Caros
Irmãos e Irmãs,
Celebramos,
este ano, o Dia Mundial das Missões, enquanto estamos a concluir o Ano da fé, ocasião importante para
reforçar a nossa amizade com o Senhor e o nosso caminho como Igreja, que
anuncia com coragem o Evangelho. Nesta perspectiva, gostaria de vos propor
algumas reflexões.
1.
A fé é um dom precioso de Deus, que abre
a nossa mente para que o possamos conhecer e amar. Ele quer estabelecer uma
relação connosco para nos fazer participantes da sua própria vida e tornar a
nossa vida com maior sentido, mais bela e melhor. Deus ama-nos! A fé, no
entanto, exige ser acolhida, exige a nossa resposta pessoal, exige a coragem
para nos aproximarmos de Deus, para vermos o seu amor, gratos pela sua infinita
misericórdia.
É
um dom, pois, que não é reservado apenas a alguns, mas que é oferecido a todos
com generosidade. Todos deveriam poder experimentar a alegria de nos sentirmos
amados por Deus, a alegria da Salvação! E é um dom que não se pode possuir
apenas para si próprio, mas que deve ser partilhado. Se o quisermos possuir
para nós próprios, tornar-nos-emos cristãos isolados, estéreis e doentes. O anúncio
do Evangelho faz parte do ser discípulo de Cristo e é um empenho constante que
anima toda a vida da Igreja. “O impulso missionário é um sinal claro da
maturidade de uma comunidade eclesial” (Bento XVI, Exort. Ap. Verbum Domini, 95). Cada comunidade
torna-se “adulta” quando professa a fé, a celebra com alegria na liturgia, vive
a caridade e anuncia sem cessar a Palavra de Deus, saindo do seu próprio espaço
fechado para levá-la também à “periferia”, sobretudo a quem ainda não teve a
oportunidade de conhecer Cristo. A solidez da nossa fé, a nível pessoal e
comunitário, mede-se também pela capacidade de a comunicar aos outros, de a
irradiar, de a viver na caridade, de a testemunhar a quantos vivem e partilham
connosco o caminho da vida.

◆ **INFORMAÇÕES FORNECIDAS**:
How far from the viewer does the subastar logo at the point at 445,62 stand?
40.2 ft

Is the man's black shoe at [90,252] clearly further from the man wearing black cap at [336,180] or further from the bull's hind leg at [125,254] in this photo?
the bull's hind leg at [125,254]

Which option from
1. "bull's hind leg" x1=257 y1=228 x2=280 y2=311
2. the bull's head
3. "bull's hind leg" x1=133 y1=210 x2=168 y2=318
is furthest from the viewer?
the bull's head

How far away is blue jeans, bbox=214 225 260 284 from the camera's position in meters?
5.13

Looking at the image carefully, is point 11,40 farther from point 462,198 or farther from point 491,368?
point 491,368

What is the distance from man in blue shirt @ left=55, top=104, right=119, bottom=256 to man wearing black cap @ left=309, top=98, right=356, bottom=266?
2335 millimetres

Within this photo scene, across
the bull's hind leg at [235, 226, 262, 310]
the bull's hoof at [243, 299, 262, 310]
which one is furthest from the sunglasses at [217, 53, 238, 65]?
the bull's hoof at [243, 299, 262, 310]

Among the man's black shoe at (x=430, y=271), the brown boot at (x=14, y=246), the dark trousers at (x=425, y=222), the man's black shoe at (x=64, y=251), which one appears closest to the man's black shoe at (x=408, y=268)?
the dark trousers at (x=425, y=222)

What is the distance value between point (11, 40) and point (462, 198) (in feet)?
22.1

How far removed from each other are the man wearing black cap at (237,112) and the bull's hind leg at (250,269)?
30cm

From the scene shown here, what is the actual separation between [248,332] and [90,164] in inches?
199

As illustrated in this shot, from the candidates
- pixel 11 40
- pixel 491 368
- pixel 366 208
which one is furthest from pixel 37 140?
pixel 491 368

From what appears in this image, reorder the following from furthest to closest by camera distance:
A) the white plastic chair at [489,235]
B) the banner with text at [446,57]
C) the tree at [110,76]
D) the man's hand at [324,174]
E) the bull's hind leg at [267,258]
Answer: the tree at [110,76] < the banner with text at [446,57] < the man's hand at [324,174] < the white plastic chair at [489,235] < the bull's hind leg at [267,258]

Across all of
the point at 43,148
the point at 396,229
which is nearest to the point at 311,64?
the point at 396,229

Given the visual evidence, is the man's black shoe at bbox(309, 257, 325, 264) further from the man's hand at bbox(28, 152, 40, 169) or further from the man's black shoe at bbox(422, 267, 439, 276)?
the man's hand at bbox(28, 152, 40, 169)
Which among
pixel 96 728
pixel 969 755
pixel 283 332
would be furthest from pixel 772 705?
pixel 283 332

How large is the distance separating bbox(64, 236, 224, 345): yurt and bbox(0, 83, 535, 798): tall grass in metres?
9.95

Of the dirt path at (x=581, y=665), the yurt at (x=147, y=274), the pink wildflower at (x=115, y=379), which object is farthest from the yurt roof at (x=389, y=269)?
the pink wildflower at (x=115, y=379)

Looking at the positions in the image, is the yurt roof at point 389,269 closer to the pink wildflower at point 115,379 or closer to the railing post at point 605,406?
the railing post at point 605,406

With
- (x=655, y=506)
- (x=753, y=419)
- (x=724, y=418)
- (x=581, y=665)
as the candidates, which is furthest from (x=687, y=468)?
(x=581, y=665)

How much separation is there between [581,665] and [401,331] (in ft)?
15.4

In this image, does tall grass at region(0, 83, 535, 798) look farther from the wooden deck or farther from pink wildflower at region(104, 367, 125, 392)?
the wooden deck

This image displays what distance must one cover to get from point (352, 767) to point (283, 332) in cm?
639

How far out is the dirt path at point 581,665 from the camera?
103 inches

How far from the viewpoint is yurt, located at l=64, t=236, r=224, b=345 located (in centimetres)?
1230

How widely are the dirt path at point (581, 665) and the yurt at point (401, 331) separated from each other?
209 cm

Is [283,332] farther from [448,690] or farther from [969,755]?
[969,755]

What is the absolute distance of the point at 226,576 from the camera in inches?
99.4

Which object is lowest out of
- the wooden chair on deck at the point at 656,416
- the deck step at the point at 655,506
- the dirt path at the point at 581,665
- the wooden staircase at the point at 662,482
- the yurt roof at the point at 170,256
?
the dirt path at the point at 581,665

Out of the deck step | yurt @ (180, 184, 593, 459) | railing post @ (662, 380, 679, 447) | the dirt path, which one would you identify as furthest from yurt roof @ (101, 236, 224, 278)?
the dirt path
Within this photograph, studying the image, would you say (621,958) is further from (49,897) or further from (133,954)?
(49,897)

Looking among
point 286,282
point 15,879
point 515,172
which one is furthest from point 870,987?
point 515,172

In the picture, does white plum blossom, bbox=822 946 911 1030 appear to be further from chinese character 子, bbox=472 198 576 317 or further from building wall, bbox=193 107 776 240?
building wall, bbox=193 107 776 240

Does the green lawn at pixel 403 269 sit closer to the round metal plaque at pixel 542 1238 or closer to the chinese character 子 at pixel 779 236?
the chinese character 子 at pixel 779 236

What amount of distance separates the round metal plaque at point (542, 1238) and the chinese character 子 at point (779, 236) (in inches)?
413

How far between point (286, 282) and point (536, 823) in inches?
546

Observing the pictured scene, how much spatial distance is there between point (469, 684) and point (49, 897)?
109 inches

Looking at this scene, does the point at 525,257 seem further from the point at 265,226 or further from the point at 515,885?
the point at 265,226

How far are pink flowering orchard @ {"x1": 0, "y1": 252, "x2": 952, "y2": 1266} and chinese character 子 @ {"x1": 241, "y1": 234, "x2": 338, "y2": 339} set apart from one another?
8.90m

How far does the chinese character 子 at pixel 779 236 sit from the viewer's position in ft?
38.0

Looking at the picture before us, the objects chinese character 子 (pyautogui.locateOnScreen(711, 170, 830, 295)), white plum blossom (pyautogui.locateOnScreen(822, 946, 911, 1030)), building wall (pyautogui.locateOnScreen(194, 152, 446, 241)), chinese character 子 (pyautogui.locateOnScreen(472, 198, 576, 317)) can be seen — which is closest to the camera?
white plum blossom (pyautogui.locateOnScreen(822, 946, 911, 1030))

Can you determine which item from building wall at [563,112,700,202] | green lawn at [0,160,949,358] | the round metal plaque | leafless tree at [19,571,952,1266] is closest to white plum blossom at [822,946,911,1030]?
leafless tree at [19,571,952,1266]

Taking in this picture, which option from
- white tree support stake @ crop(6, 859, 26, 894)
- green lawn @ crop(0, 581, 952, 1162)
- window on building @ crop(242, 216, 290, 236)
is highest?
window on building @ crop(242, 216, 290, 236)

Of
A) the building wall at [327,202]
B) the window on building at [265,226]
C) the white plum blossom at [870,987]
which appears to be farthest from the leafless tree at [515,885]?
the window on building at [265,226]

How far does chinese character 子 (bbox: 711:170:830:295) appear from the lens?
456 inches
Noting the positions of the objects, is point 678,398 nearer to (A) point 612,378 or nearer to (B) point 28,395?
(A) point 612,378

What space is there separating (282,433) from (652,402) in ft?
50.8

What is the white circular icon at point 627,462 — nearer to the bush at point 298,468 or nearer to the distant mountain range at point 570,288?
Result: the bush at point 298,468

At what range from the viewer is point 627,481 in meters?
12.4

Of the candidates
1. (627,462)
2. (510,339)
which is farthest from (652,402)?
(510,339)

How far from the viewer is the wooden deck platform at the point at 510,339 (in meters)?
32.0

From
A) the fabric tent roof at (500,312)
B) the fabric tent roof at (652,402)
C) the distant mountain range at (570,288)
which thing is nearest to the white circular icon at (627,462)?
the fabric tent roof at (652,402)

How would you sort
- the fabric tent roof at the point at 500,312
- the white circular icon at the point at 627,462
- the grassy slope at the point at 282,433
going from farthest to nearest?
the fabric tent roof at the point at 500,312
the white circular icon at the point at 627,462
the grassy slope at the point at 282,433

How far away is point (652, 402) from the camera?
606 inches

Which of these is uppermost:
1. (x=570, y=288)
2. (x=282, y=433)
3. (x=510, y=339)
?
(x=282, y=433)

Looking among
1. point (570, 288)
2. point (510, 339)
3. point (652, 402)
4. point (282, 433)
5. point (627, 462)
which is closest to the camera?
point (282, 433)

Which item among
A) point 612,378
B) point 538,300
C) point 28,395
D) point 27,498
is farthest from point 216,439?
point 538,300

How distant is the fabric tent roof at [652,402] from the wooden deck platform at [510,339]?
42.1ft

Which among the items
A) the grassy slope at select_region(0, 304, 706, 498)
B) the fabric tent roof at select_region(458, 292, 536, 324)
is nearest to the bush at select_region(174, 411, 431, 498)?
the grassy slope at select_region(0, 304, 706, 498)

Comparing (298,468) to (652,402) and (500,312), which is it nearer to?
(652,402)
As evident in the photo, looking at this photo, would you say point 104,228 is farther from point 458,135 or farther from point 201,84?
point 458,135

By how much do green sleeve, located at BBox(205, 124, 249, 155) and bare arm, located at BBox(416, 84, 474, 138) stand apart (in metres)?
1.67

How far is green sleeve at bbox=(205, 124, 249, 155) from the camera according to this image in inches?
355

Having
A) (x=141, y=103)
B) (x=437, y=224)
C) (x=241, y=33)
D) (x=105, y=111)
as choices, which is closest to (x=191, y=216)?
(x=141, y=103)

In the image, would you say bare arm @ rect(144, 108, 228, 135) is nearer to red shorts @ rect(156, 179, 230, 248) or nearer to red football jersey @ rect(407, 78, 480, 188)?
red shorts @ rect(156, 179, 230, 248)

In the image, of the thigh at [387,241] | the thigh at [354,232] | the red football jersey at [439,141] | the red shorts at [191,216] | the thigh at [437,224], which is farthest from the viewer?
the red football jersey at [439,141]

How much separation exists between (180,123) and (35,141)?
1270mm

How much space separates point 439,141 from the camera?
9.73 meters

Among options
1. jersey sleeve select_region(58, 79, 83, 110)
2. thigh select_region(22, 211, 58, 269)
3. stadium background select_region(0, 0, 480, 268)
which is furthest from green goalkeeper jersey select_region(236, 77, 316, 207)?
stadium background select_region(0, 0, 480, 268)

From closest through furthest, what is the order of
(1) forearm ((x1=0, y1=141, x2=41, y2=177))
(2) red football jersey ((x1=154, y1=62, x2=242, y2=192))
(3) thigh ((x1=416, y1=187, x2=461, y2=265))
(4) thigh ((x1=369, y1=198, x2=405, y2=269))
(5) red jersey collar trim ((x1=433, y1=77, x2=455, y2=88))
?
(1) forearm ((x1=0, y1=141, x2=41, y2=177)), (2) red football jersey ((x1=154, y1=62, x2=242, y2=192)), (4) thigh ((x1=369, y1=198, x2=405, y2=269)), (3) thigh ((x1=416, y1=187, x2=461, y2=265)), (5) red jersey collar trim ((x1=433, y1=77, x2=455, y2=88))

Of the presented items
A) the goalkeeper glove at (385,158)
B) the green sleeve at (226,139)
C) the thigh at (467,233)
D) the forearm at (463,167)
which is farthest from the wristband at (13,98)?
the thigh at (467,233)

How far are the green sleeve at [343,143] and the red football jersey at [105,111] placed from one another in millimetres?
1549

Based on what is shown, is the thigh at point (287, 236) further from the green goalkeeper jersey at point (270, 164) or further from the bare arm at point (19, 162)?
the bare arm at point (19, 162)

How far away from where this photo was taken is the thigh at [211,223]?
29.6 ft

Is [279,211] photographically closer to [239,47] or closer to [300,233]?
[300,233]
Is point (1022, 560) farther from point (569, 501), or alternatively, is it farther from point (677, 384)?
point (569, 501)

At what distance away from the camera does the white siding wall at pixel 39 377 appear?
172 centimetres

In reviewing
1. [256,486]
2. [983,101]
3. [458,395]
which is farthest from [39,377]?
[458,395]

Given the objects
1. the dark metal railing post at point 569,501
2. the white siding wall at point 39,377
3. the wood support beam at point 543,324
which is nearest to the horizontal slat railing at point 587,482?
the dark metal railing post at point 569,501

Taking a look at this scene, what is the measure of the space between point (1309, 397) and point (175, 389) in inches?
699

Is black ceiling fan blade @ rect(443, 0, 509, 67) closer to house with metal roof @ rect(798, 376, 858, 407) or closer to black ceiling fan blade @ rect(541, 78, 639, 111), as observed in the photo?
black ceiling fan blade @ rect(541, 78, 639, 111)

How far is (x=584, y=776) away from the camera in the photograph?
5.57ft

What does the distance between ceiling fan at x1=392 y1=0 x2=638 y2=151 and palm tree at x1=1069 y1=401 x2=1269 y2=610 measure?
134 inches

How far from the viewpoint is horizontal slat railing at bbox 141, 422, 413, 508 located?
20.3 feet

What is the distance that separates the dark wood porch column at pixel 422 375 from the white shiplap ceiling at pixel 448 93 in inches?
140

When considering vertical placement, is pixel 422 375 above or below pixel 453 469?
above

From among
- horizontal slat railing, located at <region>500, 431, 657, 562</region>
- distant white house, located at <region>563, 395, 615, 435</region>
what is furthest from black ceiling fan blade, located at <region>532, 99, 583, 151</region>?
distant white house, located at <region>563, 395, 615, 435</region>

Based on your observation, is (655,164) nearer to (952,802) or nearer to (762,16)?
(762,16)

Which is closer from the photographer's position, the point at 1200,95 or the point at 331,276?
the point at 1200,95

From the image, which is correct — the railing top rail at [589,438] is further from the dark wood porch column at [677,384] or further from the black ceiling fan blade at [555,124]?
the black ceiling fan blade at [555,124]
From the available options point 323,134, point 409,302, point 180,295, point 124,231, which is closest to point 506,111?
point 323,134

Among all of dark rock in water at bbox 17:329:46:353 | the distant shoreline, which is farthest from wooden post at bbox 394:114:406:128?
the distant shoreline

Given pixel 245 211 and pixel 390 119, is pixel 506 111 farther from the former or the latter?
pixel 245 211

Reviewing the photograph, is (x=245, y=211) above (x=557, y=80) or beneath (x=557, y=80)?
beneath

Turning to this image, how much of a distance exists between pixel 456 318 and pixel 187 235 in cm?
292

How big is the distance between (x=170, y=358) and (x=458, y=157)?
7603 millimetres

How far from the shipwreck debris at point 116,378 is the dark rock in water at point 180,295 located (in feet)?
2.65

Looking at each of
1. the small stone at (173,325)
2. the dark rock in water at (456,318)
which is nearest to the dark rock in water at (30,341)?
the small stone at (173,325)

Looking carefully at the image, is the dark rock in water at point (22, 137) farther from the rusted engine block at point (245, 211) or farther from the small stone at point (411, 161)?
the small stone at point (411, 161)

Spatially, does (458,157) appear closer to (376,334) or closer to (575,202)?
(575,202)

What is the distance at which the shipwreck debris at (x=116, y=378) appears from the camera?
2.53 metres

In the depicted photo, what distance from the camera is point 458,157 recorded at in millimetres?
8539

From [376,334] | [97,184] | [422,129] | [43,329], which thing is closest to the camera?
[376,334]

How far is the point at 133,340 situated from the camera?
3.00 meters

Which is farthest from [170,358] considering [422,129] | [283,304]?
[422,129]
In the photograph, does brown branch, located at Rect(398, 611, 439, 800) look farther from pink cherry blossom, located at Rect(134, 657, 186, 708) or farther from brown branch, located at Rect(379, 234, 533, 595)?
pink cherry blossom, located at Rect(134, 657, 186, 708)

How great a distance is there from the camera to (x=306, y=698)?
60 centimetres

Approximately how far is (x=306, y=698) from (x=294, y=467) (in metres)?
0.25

◆ **CONJUNTO DE TAREFAS**:
1. Reproduza literalmente o trecho da mensagem que começa em "A fé é um dom" e termina em "misericórdia.".
2. Para cada afirmação, responda sim ou não conforme concorde com a mensagem e cite literalmente as palavras dela que decidem: (a) a fé é um dom reservado apenas a alguns; (b) o Dia Mundial das Missões é celebrado enquanto se conclui o Ano da fé; (c) a solidez da fé mede-se também pela capacidade de comunicá-la aos outros.
Os registros não têm relação com a mensagem.

◆ **RESPOSTAS POR TAREFA**:
1.
A fé é um dom precioso de Deus, que abre
a nossa mente para que o possamos conhecer e amar. Ele quer estabelecer uma
relação connosco para nos fazer participantes da sua própria vida e tornar a
nossa vida com maior sentido, mais bela e melhor. Deus ama-nos! A fé, no
entanto, exige ser acolhida, exige a nossa resposta pessoal, exige a coragem
para nos aproximarmos de Deus, para vermos o seu amor, gratos pela sua infinita
misericórdia.

2.
(a) Não: "não é reservado apenas a alguns, mas que é oferecido a todos".
(b) Sim: "enquanto estamos a concluir o Ano da fé".
(c) Sim: "mede-se também pela capacidade de a comunicar aos outros".